WHAT IS ASKED =>
Find each line in the entries below that contains the word "furthest", and copy those lines.

[A series of records]
•••••

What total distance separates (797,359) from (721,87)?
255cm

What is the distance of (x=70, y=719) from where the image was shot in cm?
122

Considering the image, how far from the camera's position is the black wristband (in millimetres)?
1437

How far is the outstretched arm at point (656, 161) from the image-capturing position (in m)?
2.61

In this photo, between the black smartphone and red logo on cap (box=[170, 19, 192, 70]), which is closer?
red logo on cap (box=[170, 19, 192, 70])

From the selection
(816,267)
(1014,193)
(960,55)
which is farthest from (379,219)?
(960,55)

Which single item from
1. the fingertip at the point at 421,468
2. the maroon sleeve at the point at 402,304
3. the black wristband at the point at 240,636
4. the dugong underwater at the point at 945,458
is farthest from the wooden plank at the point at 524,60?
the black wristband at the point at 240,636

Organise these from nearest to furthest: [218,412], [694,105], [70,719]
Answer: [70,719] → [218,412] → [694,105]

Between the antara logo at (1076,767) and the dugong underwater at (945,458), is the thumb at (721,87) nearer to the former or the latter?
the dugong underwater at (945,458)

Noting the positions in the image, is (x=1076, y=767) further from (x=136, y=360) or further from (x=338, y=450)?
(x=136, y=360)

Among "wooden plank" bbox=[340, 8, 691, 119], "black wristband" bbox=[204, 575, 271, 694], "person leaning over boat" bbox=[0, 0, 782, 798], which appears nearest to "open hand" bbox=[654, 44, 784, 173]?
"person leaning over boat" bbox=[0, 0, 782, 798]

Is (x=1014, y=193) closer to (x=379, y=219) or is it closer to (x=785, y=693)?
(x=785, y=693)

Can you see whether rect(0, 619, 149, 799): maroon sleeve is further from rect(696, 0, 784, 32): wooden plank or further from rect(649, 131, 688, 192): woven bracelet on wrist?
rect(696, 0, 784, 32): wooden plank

•••••

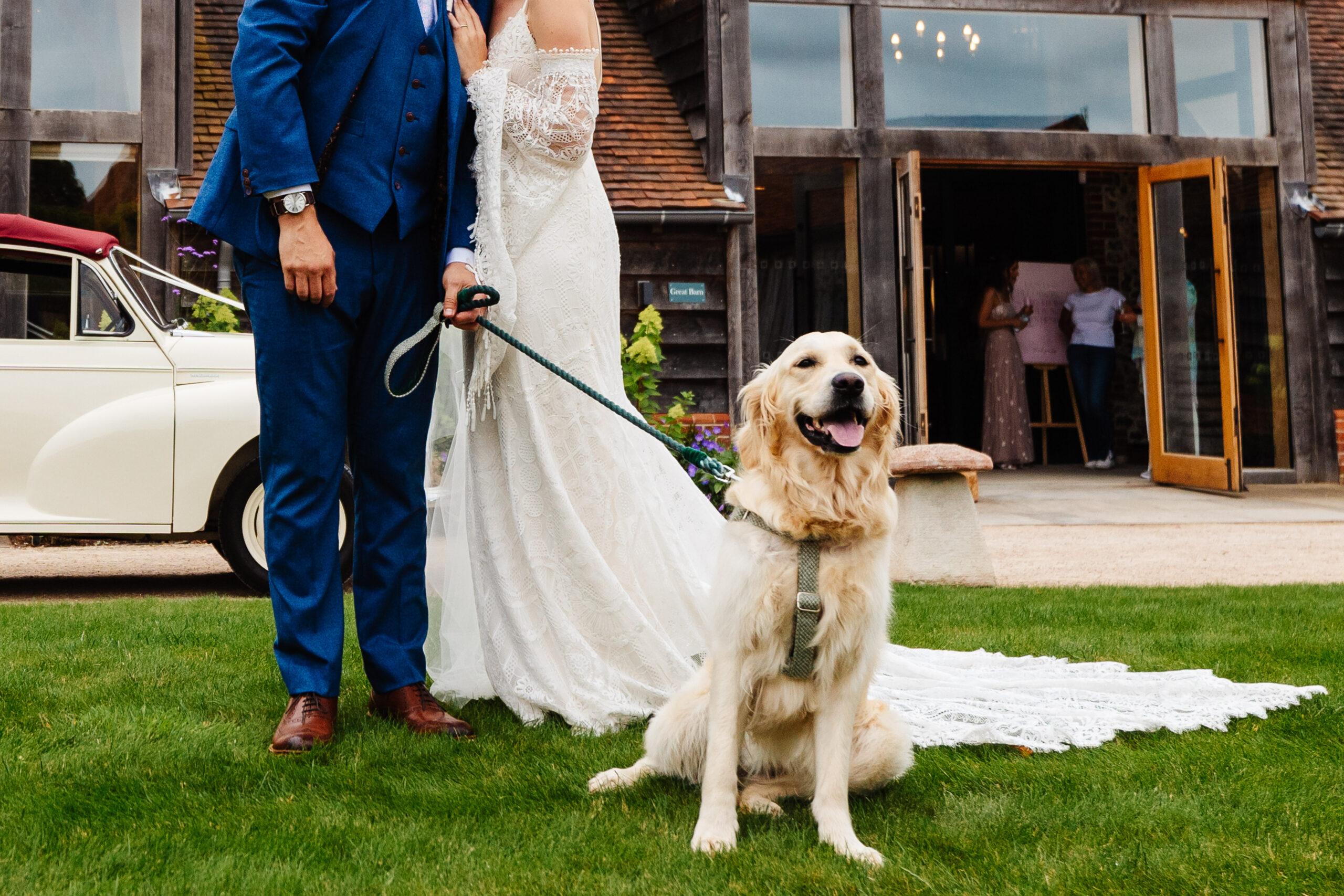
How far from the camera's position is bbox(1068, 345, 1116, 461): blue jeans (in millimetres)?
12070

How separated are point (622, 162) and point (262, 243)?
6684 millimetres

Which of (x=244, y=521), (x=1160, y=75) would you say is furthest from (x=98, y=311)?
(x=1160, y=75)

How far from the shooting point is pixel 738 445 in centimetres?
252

•••••

THE COMPLETED TASK =>
Organise these from nearest to furthest: [218,412], [694,105], [70,719]
Which of (x=244, y=521), (x=1160, y=75) would you say is furthest from (x=98, y=311)?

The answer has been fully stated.